= Manor of Gilberts =

The Manor of Gilberts was one of the areas of land that William Penn set aside for himself as the Proprietor of the Province of Pennsylvania. The Manor was located on the along the left (northeastern) bank of the Schuylkill River, extending above and below the Perkiomen Creek. The Manor was created on 8 October 1683 when Penn wrote a warrant assigning the Manor to himself. The tract was named after his paternal grandmother Joanne (Gilbert) Penn's family.

The initial Manor was 60000 acre, ranging from below Pottstown (i.e. Limerick Township) down through what is now Norristown. By the 1687 map, the Manor had shrunk to 10000 acre of land. Then the Manor just included all of present-day Upper and Lower Providence Townships, the Burroughs of Trappe and Collegeville, and portions of Perkiomen; Skippack; and Worcester Townships.
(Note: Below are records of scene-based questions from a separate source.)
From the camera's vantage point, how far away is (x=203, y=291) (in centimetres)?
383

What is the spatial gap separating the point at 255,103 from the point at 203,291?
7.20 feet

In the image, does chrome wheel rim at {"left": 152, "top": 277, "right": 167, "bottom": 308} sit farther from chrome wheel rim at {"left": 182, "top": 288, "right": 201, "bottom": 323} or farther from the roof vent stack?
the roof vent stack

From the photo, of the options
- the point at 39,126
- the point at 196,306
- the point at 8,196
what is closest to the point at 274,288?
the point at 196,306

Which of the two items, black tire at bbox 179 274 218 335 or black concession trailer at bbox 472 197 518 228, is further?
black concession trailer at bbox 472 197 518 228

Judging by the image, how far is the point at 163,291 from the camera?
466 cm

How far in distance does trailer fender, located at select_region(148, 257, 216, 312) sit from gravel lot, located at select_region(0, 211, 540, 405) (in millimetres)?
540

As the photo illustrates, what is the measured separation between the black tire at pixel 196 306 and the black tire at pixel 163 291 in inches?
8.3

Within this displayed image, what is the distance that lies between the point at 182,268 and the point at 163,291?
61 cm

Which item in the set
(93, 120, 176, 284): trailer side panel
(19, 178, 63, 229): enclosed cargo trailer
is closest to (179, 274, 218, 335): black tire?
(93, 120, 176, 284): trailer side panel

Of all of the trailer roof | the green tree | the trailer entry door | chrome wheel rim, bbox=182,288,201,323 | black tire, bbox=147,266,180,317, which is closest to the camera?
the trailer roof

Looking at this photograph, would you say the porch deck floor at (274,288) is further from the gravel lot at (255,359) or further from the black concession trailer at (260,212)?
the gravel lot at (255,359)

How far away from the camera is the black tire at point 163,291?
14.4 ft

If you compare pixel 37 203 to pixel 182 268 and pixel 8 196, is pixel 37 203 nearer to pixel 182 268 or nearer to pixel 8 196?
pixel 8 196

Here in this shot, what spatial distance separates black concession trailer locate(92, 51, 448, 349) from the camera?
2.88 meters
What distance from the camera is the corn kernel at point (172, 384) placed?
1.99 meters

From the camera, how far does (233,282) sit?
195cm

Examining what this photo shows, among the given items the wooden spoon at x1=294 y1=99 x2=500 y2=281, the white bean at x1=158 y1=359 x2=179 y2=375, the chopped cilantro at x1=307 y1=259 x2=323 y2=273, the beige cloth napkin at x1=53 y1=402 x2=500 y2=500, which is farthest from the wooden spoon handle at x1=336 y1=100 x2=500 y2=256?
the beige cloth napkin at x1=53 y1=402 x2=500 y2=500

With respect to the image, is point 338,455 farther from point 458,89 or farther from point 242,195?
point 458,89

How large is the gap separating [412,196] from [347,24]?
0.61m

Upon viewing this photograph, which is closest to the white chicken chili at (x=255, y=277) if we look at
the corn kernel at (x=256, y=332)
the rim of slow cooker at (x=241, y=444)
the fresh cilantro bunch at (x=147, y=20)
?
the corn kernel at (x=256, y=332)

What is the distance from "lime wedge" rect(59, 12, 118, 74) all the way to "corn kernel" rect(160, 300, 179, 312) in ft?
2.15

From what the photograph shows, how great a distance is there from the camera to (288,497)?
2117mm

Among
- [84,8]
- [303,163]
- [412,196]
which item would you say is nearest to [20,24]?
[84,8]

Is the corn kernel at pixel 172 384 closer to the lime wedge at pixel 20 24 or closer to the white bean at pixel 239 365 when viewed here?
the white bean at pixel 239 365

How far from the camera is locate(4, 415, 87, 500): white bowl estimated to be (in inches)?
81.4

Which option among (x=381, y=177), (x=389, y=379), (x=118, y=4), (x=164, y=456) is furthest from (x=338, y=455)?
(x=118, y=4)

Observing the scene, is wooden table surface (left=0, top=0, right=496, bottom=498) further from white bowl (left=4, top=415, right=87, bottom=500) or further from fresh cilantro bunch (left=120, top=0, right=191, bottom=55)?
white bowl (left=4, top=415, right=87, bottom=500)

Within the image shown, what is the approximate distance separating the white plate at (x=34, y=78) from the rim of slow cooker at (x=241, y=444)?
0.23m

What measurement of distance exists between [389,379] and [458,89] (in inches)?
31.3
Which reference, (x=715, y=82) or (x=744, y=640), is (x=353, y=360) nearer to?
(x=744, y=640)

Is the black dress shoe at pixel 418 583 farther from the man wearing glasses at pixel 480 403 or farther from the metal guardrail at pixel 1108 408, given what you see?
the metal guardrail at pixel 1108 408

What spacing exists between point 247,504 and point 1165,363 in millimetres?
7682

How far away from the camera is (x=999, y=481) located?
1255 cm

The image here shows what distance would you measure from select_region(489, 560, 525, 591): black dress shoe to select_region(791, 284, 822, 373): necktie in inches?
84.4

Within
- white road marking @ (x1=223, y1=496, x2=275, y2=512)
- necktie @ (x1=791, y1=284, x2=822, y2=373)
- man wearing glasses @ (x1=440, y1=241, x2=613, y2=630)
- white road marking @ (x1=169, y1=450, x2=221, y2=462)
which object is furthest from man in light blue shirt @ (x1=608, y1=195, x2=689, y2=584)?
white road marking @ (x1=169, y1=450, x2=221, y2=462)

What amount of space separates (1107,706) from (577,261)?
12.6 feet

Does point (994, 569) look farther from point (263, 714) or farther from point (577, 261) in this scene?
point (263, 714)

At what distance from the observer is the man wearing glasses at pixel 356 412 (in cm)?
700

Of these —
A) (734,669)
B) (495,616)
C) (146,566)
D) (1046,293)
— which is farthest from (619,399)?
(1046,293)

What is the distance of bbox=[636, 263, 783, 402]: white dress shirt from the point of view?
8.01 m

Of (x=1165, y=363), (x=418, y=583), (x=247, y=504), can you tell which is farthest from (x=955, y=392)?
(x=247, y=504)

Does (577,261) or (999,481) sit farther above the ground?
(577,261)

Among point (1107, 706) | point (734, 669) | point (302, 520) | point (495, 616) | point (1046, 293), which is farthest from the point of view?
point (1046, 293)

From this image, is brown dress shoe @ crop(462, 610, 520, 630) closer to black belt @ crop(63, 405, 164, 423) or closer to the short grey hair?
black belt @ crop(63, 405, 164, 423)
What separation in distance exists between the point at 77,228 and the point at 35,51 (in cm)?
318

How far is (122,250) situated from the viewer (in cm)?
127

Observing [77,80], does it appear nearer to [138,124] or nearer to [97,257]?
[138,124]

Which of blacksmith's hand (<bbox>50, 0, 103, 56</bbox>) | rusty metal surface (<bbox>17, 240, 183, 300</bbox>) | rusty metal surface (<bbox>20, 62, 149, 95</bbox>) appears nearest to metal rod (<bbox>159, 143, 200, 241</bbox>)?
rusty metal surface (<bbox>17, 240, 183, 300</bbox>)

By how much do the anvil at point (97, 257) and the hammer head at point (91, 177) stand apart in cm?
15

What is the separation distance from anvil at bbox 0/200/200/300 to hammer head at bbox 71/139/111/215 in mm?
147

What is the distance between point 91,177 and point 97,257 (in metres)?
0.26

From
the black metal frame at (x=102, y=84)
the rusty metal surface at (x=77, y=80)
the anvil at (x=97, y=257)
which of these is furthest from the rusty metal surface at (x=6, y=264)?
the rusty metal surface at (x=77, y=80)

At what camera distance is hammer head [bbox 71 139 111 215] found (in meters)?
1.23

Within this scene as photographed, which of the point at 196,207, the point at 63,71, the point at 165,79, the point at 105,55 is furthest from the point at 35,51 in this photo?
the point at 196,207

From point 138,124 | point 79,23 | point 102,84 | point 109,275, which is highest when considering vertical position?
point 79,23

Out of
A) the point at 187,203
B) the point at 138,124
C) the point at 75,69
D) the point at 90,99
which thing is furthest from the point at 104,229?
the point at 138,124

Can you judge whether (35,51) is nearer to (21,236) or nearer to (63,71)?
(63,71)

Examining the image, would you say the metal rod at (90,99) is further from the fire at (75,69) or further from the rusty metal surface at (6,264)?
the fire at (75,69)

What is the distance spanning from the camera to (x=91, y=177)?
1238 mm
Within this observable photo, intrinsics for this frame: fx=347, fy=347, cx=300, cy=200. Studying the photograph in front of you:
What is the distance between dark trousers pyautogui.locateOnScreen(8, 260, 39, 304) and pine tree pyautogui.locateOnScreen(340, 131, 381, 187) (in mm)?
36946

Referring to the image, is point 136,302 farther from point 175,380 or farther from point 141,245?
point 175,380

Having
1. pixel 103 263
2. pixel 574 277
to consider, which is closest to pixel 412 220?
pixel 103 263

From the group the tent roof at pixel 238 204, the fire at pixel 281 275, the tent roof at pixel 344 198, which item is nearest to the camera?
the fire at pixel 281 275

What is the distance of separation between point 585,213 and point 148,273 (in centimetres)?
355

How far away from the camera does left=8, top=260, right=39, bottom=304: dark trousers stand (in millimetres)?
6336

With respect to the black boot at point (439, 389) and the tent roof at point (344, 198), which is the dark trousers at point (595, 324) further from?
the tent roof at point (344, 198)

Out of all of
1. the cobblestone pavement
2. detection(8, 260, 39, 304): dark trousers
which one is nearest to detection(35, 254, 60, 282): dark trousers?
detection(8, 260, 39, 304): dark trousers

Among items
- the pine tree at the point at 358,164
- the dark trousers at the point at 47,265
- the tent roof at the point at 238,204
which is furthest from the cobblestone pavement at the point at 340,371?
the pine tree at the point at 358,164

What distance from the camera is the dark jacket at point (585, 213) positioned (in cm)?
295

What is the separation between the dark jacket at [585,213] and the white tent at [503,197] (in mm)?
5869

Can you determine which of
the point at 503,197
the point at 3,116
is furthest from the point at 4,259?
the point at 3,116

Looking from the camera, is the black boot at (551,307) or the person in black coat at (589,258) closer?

In 1699, the area of the Manor that is now Lower Providence Township, east of the Perkiomen, was deeded to the Pennsylvania Land Company of London who leased it for income. By 1760, the Pennsylvania Land Company was dissolved by Parliament and its lands sold at auction, although most were bought by the former lease holders. The area west of the Perkiomen was leased directly by Penn and his heirs.

The Manor name was abandoned in 1729 with the organization of Providence Township. All Manor lands were in that portion of Philadelphia County that was subsequently split off to form present day Montgomery County, Commonwealth of Pennsylvania, USA.